As we settle uneasily into the age of platform gig work, algorithmic management, and artificial intelligence-driven automation, we tend to talk about technological innovation as though it’s a completely new challenge. It’s not. For centuries, the economy has gone through periods of rapid technological advancement that changes the nature of work—usually leading to increased productivity; sometimes displacing jobs, at least temporarily; but often ultimately replacing those lost jobs with something new. These changes tend not to happen all at once, but gradually over time.

That history demonstrates that today’s advances in automation and AI will not inevitably lead to mass unemployment, as some predict. But some industries, and some people, are always affected more than others. One thing that remains constant is the power dynamics involved in these transitions: Who is driving them? Who benefits? Who loses?

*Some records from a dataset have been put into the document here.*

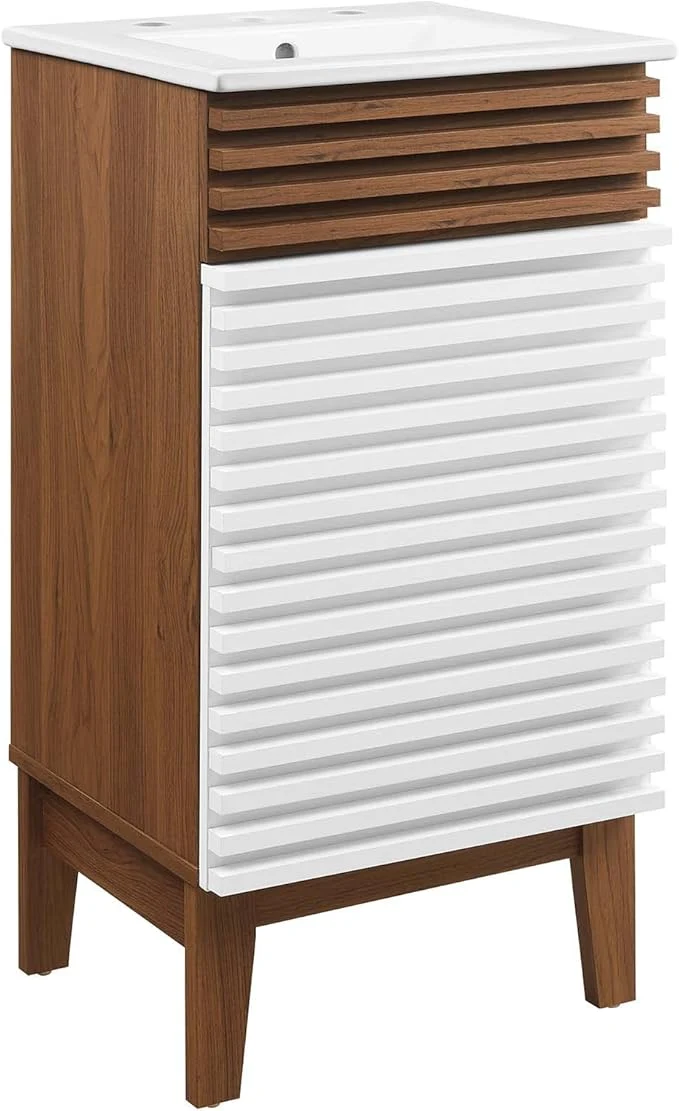Trusted Modway Render 18 Bathroom Vanity With Sink in White Walnut WhiteAbout ThisOverview Premium Material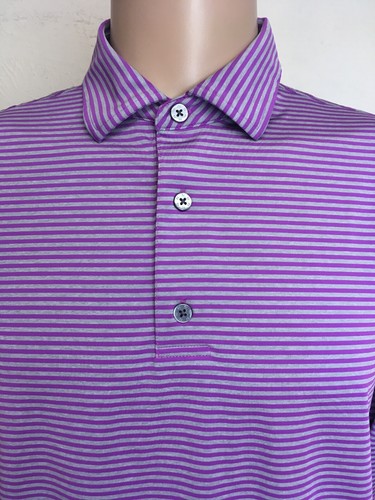 FOOTJOY EMBROIDERED PERFORMANCE STRIPED GOLF POLO SHIRT Purple Gray L - Picture 6 of 12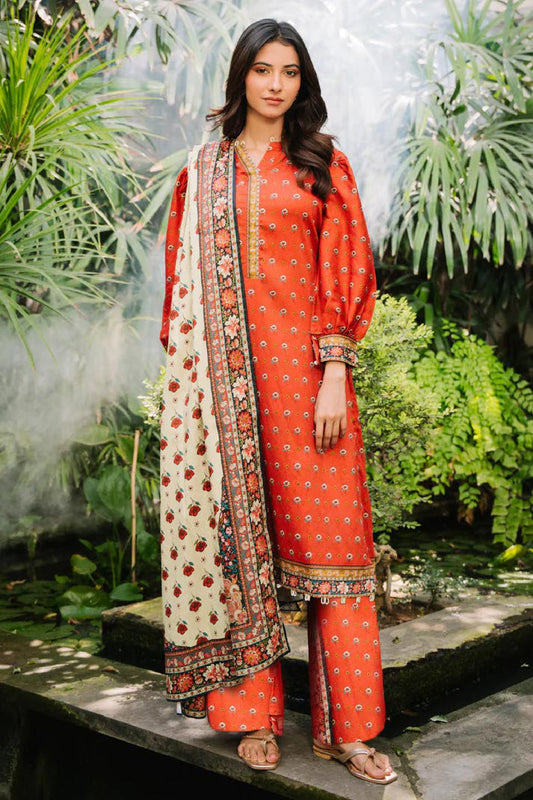 Burnt Orange & Ivory Floral Lawn 3-Piece Suit | Festive Summer Charm | Khoobsurat 2025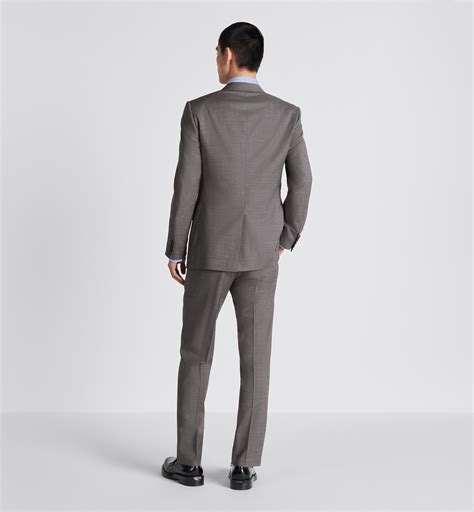 Classic Suit Gray Micro Houndstooth Virgin Wool Twill 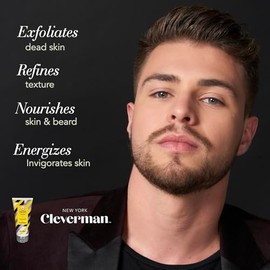 CLEVERMAN Exfoliante Energizante Para Rostro Y Barba Para Hombres, 100 Ml, Limpiador Facial Refrescante Y Exfoliante Con Infusión De Mentol, Exfoliant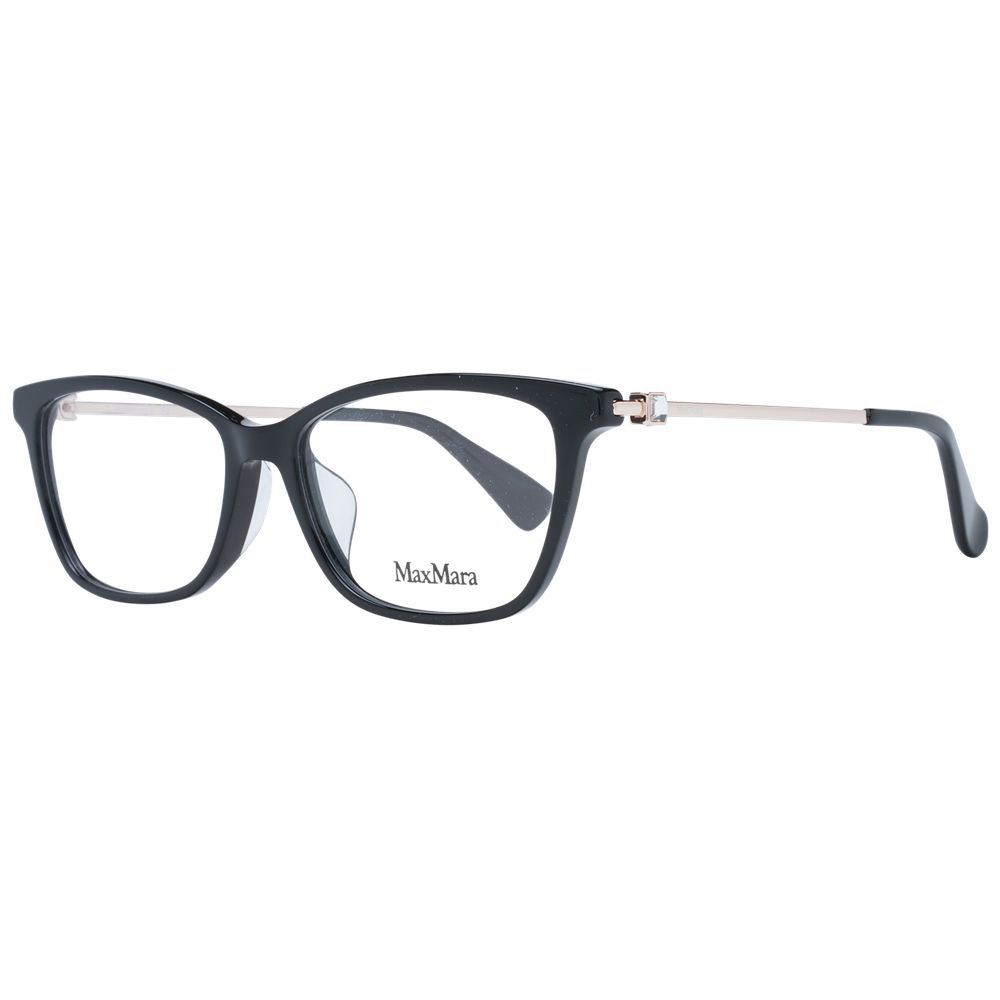 Max Mara Black Women Glasses Frame, full-rim rectangle style with plastic material and 54-15-140 dimensions, includes branded case.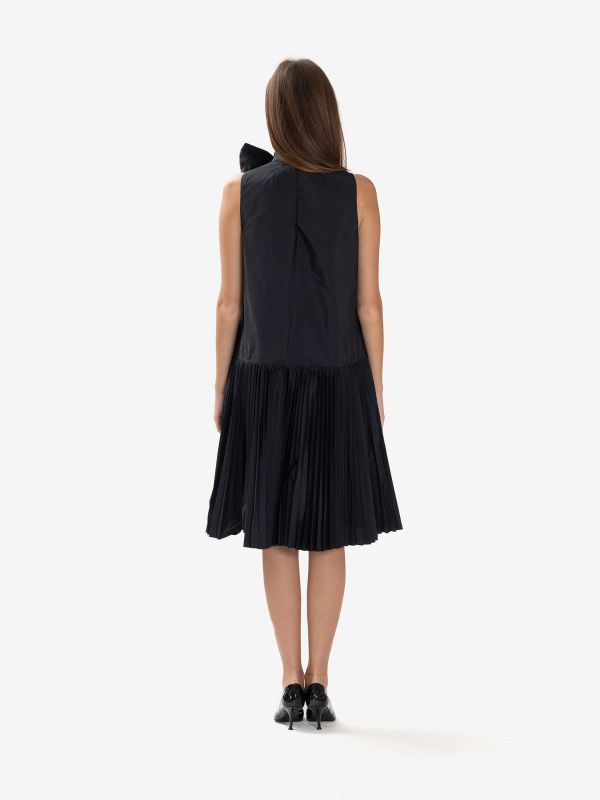 P.A.R.O.S.H. Abito midi smanicato taffetà con plissè Nero
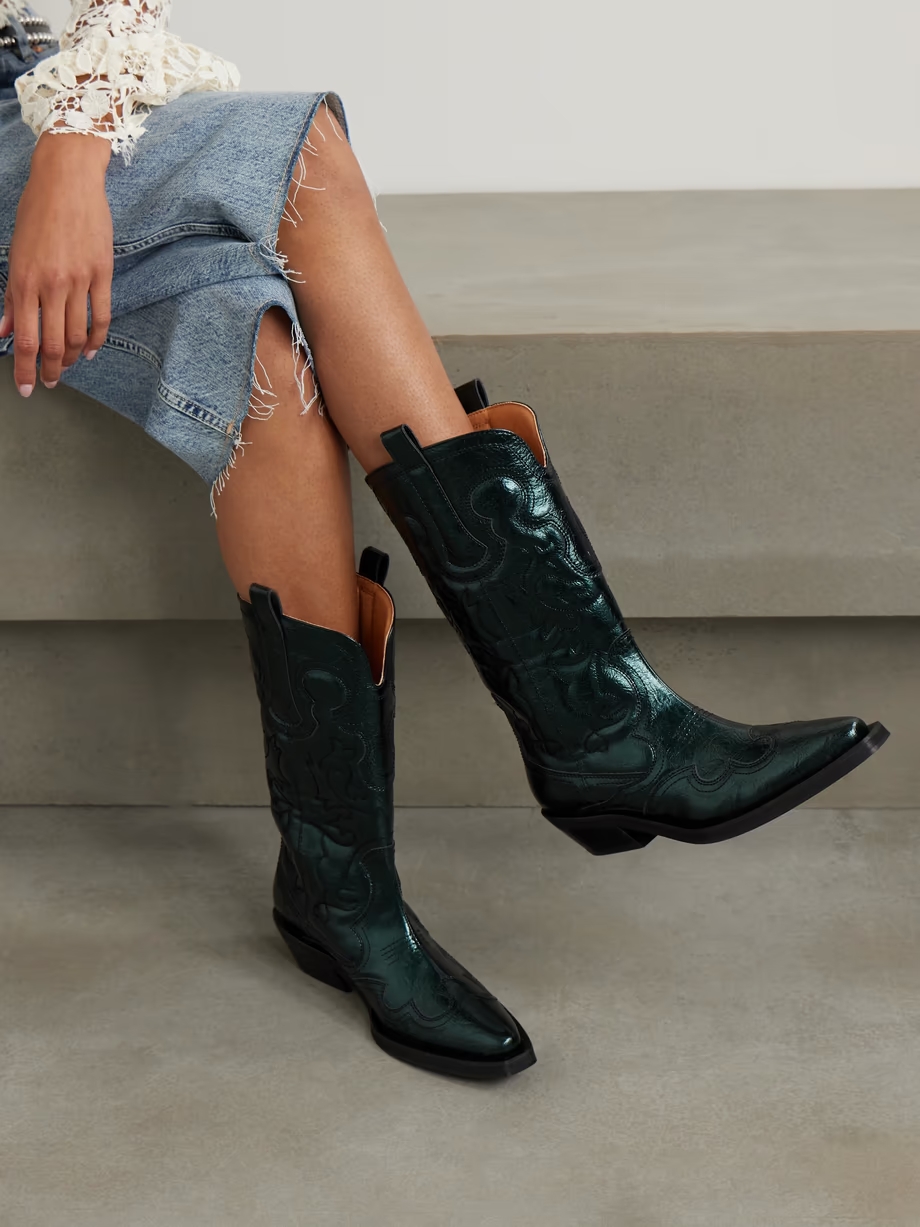 Embroidered metallic recycled faux leather cowboy boots Embroidered metallic recycled faux leather cowboy boots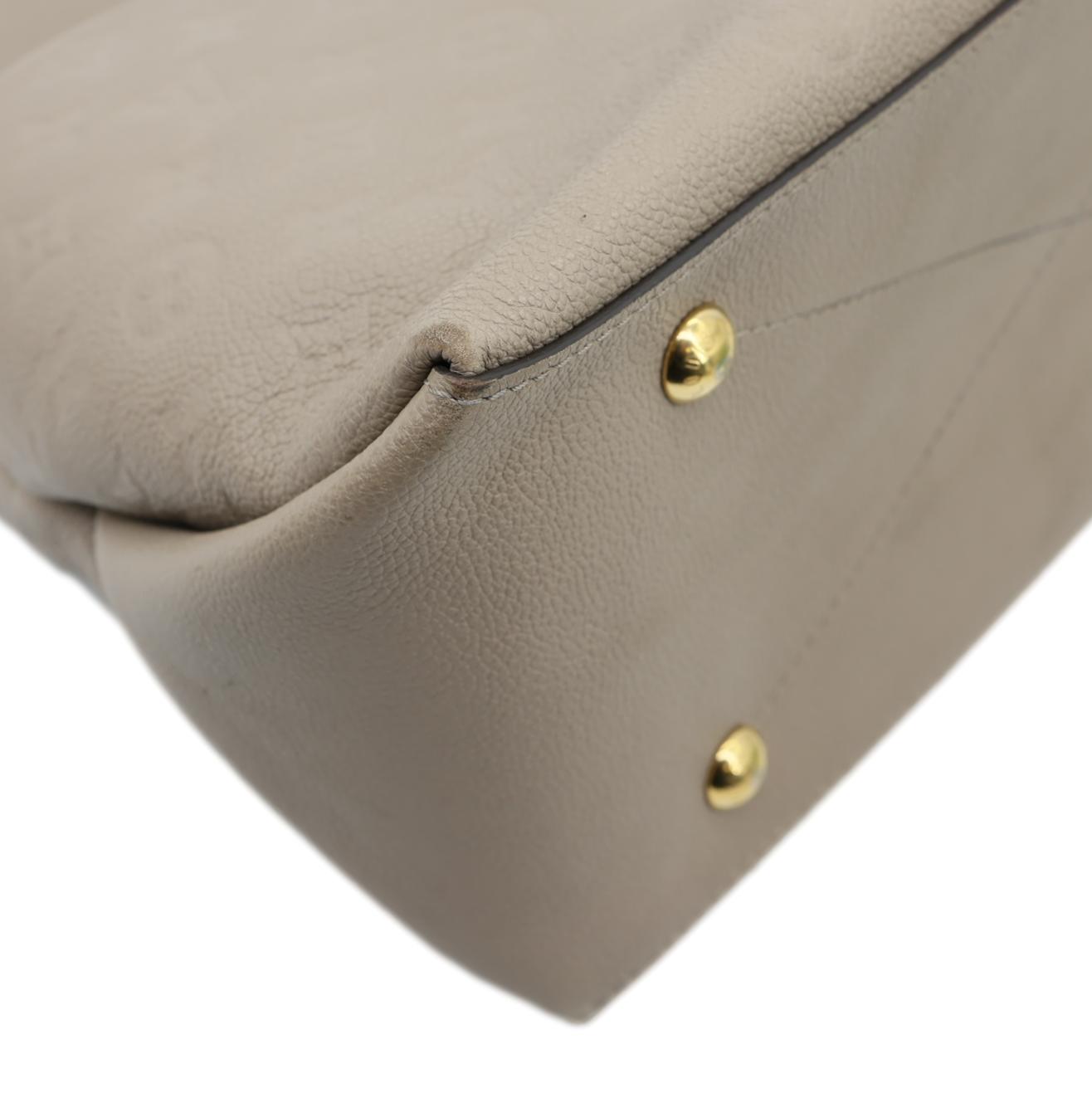 LOUIS VUITTON Maida Monogram Empreinte Leather Hobo Shoulder Bag Beige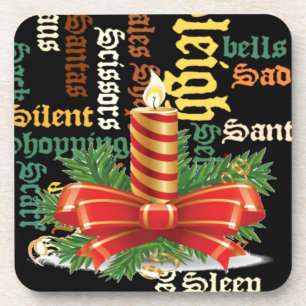 Christmas Candle Word Art Collectie Onderzetter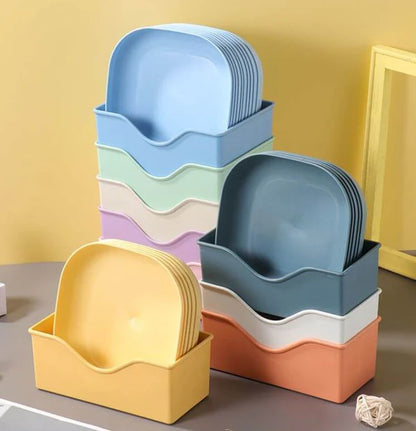 10Pcs Modern Dinner Plates Set with Stand – Lightweight, Stylish & Durable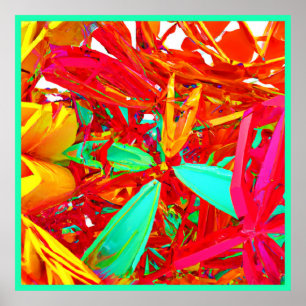 Abstract patroon voor levendige kleuren poster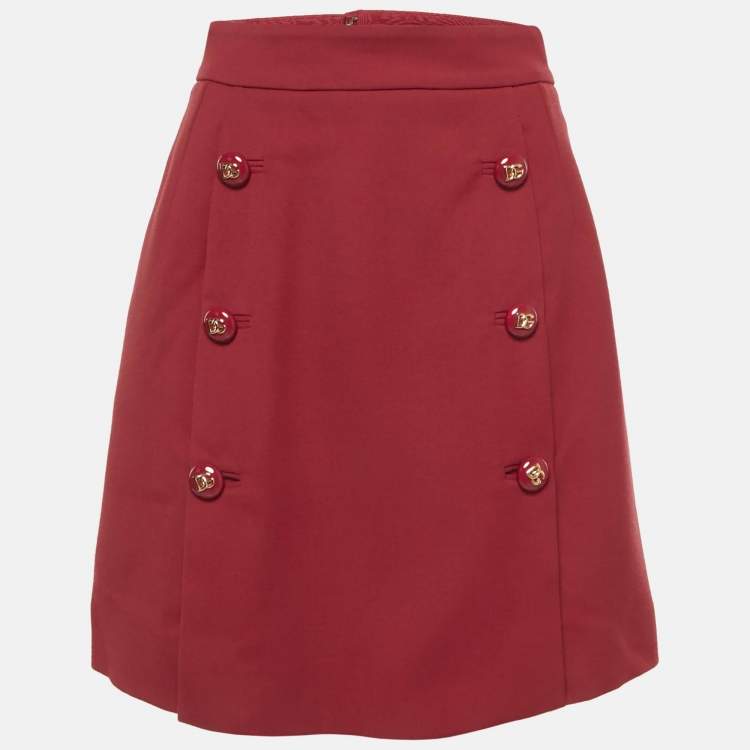 Pre Owned Dolce & Gabbana Red Wool Button Detail Mini Skirt M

As we grapple with new technological developments that would have been unimaginable 100 years ago, the most immediate, large-scale challenge to ensuring the tech revolution benefits everyone, and is a net positive for the future of work, is determining how those changes are implemented. And a large part of the solution is right in front of us: strengthening labor standards and enabling workers to have a voice through organizing and collective bargaining.

This is where unions come in, not just as a force that gives workers a seat at the table, but as one that has historically helped level the playing field for historically marginalized workers.

Unions also have other, less tangible effects on equality, from unions’ historical support for Civil Rights and voting rights to the fact that today, as research by the Economic Policy Institute has found, states with higher union density are less likely to have voter suppression laws and more likely to have higher voter turnout.

Today, workers and unions face new threats from Big Tech companies, which are lobbying to enshrine new forms of inequality into law through aggressive anti-union campaigns. At state legislatures, in the courts and through ballot initiatives, platform companies have sought to weaken the legal tests used to determine whether workers must be classified as employees for the purpose of minimum wage, unemployment insurance, and labor and nondiscrimination protections; to pass preemptive state legislation that prevents local governments from setting their own, higher standards; and have disregarded labor laws under the assumption that they won’t be enforced or bring repercussions.